Bread of life

EAT’S EASY - Ernest Reynoso Gala (The Philippine Star) - July 26, 2012 - 12:00am

Good bread is the most fundamentally satisfying of all foods; and good bread with fresh butter, the greatest of feasts. — James Beard

The hardness of the butter is proportional to the softness of the bread. —Steven Wright

Can you imagine a better place than the kitchen with the fragrant and tantalizing aroma of homemade bread browning in the oven, or a more satisfying scene than slicing freshly baked bread and watching warm steam rise, ready to be lavished with rich butter or sweet flavored jam?

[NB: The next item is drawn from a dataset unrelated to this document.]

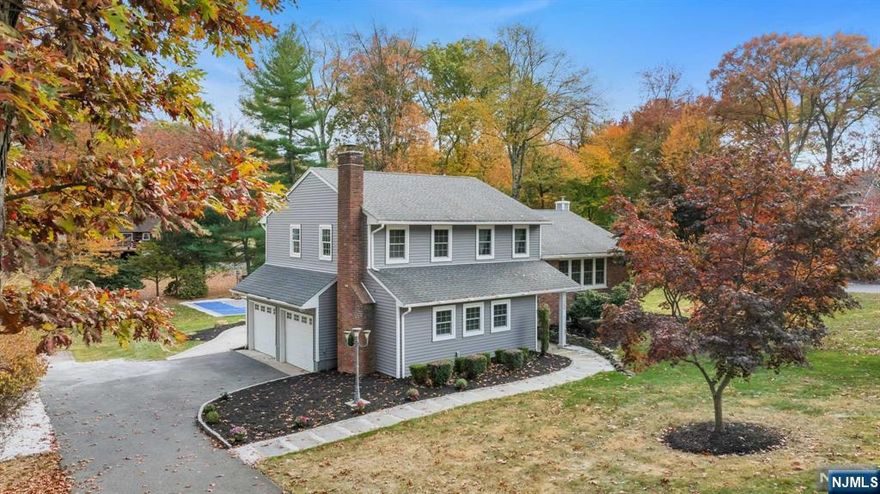 Welcome to 756 Mountain Ave-a residence where fabulous outdoor spaces match a beautifully refined interior. Completely renovated in 2016, this sugar maple split-level has been transformed into a luxurious retreat. The entry foyer, with a bench for storage, leads to a cozy family room adorned with crown molding, a wood-burning fireplace, and closet. This level also includes a full bath. Upstairs, discover custom raised panel woodwork, gleaming HW floors, and crown molding in the formal living and dining rooms. The kitchen shines with a 6-foot island, a wine refrigerator, and new Thermador appliances. Three upstairs bedrooms feature custom closet organizers; the spacious primary suite includes a full bath with double vanity and walk-in shower, while the other 2 bedrooms share an updated full bath. The lower level offers a rec room, laundry, and storage. Outside, enjoy a 30x30' sports court for basketball, unwind with evening firepits, and grill great meals. Great Sicomac location!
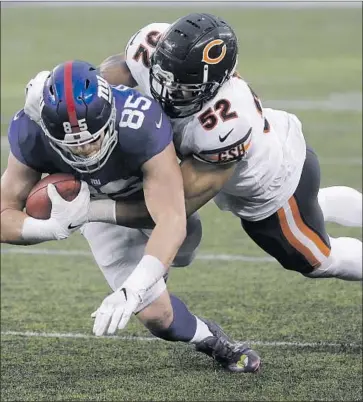  ?? Seth Wenig Associated Press ?? HARD TACKLES, as the New York Giants’ Rhett Ellison found out, are routine for Chicago’s Khalil Mack.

The art of bread making has been around for a long time, where man adds flour or grain to liquid to instantly transform it into a crusty piece, then cooks it by either steaming, frying, or baking. With this discovery bread instantly became the staple food of the Stone Age, especially in Europe. Later on yeast, baking soda and other leavening agents formed dough to expand and rise, making it softer in texture and lighter in weight. It further evolved when wheat flour was kneaded by hand or by mixer with liquid to form elastic gluten or protein, which entraps gases of carbon dioxide that form bubbles that enable the bread to be soft.

Varieties of flour like whole meal, which contains wheat kernel, gave it a coarser texture and a unique, wholesome flavor. Rye flour was also added to some flour mixtures for its dark color and low gluten content, making a denser loaf and a healthier option for some people.

Mandarin Oriental pastry chef Roberto Molleman

Bread further evolved with the introduction of sweeteners such as castor sugar, more commonly known as granulated sugar; demerara, commonly called brown sugar; and muscovado sugar, which is less moist but darker than brown sugar and named after the river in British Guiana. Natural sweeteners from fruit juices, dried fruits, honey, malt extract, and molasses further enhance the flavor and impart a distinct taste when added to bread. Savory breads like focaccia have salt, various herbs and spices added to them while mixing and kneading to make it extra-special. Salt is essential in bread making because of its effect on the yeast and the expansion of dough.

Recently I was invited to a bread-tasting affair at the Mandarin Deli in the Mandarin Oriental, Manila. I always had fond memories of this deli because of the fantastic array of breads and delicacies they showcase. Their Quiche Lorraine alone is a masterpiece and a delicious meal, which I would regularly purchase and take home to share with friends. 

Executive pastry chef Roberto Molleman is both an artist and scientist, breaking new ground and cleverly bringing bread to an even higher level. As I asked questions I could see the passion and genius in how he creates bread, always keeping in mind what his clientele demands and needs. His expertise in bread is vast, from understanding temperature control to humidity variations, but it is his understanding that the majority of his customers prefer breads on the sweeter side and his ability to adjust and adapt that make him versatile and a master of his craft. 

The White Tiger rolls, special with its unique mottled crust, is excellent with butter or homemade lemon mango jam, which can also be purchased at the deli. The breadsticks are an excellent accompaniment to any tomato-based pasta with a glass of wine. The apricot and prune rye bread rolls are the perfect example of a rye flour-and-yeast combination, with a dense, rich interior and crusty exterior, perfectly baked when the bread is cut open and naturally sweetened by the toppings of apricot and prune. 

The Mandarin Deli is worth a visit, and their breads are offered at 50 percent off at 7 p.m. daily.

My personal favorite is the savory and soft focaccia bread — you have the option of eating it alone or cutting it in half and making it into a sandwich. As the bread tasting went along I continued to munch on the focaccia with slices of cheese and salami, failing to notice that by the end of the afternoon I had consumed four big slices — super sarap! For those who are health-conscious but don’t want to compromise delectable taste, the flaxseed bread, oatmeal bread, and granola bread will not disappoint. With every bite you will get full without feeling heaviness in your stomach. Whether you are a bread connoisseur or a bread enthusiast, the Mandarin Deli is worth the visit, and their breads are offered at 50 percent off at 7 p.m. daily.